**DOCUMENT**
◆ ◆ ◆ ◆ ◆

For the benefit of any readers who may be unfamiliar with it, I will note that the Quantity Theory is, formally speaking, one of the simplest economic theories one is ever likely to come across. There are 4 variables:
  • M = money (the quantity of money)
  • V = velocity (the velocity of money)
  • P = price (the general price level)
  • Y = national income or output
and the theory states that
(“Y” is sometimes replaced by “Q” for “quantity” – actually the way I learned it – or by “T” for “transactions” – the latter being apparently a slightly different version of the theory.) The nature of my confusion may be stated succinctly: What the hell is “velocity”?

Velocity is typically defined as something like “the number of times an average dollar changes hands.” To be more precise (for the “Y” or “Q” version, but not for the “T” version), it should probably be “the number of times an average dollar changes hands for purposes of purchasing newly produced goods and services (but not including any constituent part of those goods and services that is not newly produced).”

I can kind of understand this – at least in a stylized example. If all our money took the form of dollar bills, and if we placed a check mark on a dollar bill every time we used it to purchase value added, then the velocity of money would be the number of check marks added to the average dollar bill in a year. (The “value added” concept makes things a bit difficult, though: If a hot dog vendor buys a frankfurter and a bun for $1 each, he puts check marks on each dollar he uses; if I then buy a fully assembled hot dog for $3, I have to be careful to check one of the dollars but not the other two, since only one of those dollars is being used to purchase value added.)

◆ ◆ ◆ ◆ ◆

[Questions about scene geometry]
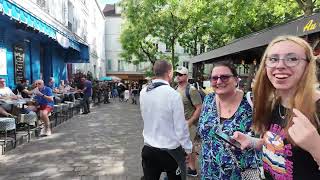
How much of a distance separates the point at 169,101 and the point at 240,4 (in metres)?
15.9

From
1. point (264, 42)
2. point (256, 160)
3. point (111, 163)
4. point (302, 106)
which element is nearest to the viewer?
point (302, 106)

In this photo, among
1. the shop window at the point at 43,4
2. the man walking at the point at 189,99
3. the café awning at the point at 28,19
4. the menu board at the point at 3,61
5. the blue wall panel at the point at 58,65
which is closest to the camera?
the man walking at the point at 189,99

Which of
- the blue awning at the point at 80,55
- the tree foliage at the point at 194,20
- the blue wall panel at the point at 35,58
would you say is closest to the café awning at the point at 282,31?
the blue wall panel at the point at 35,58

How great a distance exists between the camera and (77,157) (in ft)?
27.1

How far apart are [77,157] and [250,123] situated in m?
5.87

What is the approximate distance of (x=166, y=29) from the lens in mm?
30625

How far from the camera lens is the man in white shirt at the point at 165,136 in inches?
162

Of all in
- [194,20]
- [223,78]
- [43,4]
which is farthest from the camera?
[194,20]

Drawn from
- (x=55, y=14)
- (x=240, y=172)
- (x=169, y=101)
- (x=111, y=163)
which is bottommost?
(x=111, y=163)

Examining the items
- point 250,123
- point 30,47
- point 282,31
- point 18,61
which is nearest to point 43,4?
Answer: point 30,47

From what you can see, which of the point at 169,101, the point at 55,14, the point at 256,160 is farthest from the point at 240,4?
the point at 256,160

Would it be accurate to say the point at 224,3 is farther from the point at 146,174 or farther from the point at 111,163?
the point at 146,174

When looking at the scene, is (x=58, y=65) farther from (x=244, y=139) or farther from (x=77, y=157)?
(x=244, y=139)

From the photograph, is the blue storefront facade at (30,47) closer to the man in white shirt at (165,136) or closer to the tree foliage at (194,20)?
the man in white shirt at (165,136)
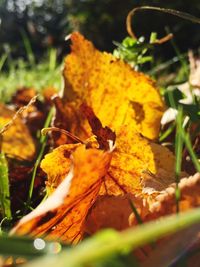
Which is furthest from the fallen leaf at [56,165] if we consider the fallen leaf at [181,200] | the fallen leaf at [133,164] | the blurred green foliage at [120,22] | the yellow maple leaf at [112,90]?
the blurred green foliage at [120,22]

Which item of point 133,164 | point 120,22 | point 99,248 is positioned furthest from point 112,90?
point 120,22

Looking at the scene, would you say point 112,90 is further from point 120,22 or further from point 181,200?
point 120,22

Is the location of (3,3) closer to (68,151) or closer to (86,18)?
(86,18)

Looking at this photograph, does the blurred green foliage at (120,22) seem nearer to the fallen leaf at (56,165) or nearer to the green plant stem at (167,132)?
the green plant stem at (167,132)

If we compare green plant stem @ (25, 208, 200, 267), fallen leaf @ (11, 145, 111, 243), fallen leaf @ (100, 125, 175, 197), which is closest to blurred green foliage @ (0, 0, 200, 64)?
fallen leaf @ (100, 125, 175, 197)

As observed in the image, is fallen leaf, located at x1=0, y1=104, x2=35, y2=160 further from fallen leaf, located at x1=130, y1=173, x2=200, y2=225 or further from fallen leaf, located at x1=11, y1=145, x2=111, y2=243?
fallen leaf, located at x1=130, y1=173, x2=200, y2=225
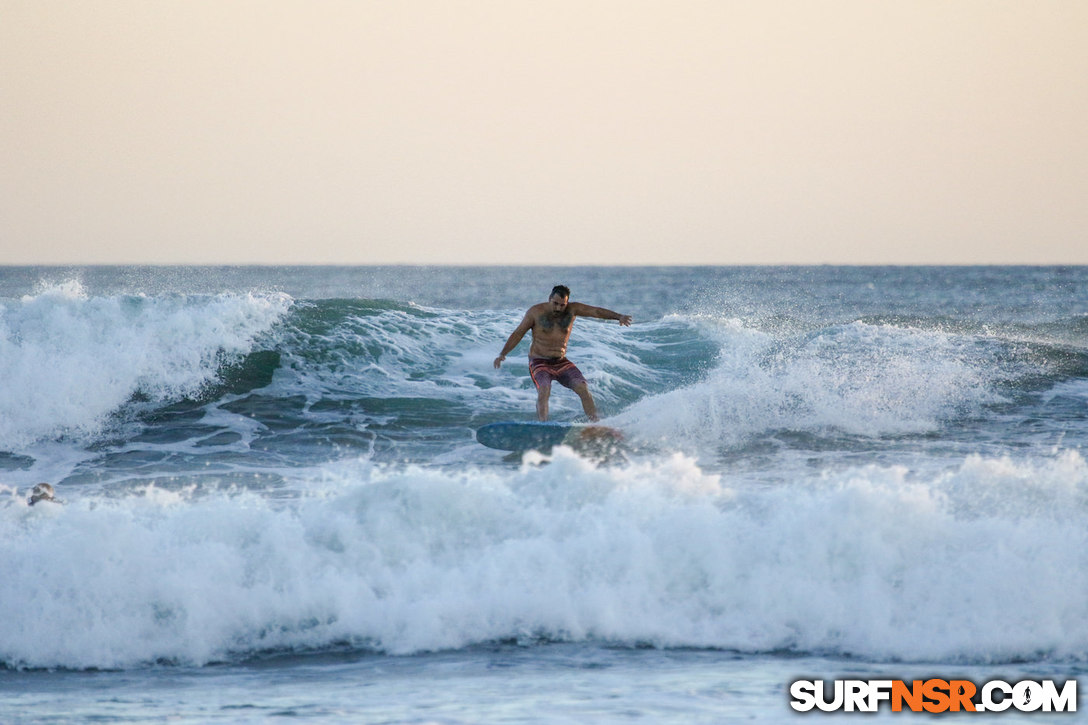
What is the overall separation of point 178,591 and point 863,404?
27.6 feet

◆ ◆ ◆ ◆ ◆

**DO THIS**
Print the Quantity Theory text at the top again in full, word for word.

**SOLUTION BELOW**
For the benefit of any readers who may be unfamiliar with it, I will note that the Quantity Theory is, formally speaking, one of the simplest economic theories one is ever likely to come across. There are 4 variables:
  • M = money (the quantity of money)
  • V = velocity (the velocity of money)
  • P = price (the general price level)
  • Y = national income or output
and the theory states that
(“Y” is sometimes replaced by “Q” for “quantity” – actually the way I learned it – or by “T” for “transactions” – the latter being apparently a slightly different version of the theory.) The nature of my confusion may be stated succinctly: What the hell is “velocity”?

Velocity is typically defined as something like “the number of times an average dollar changes hands.” To be more precise (for the “Y” or “Q” version, but not for the “T” version), it should probably be “the number of times an average dollar changes hands for purposes of purchasing newly produced goods and services (but not including any constituent part of those goods and services that is not newly produced).”

I can kind of understand this – at least in a stylized example. If all our money took the form of dollar bills, and if we placed a check mark on a dollar bill every time we used it to purchase value added, then the velocity of money would be the number of check marks added to the average dollar bill in a year. (The “value added” concept makes things a bit difficult, though: If a hot dog vendor buys a frankfurter and a bun for $1 each, he puts check marks on each dollar he uses; if I then buy a fully assembled hot dog for $3, I have to be careful to check one of the dollars but not the other two, since only one of those dollars is being used to purchase value added.)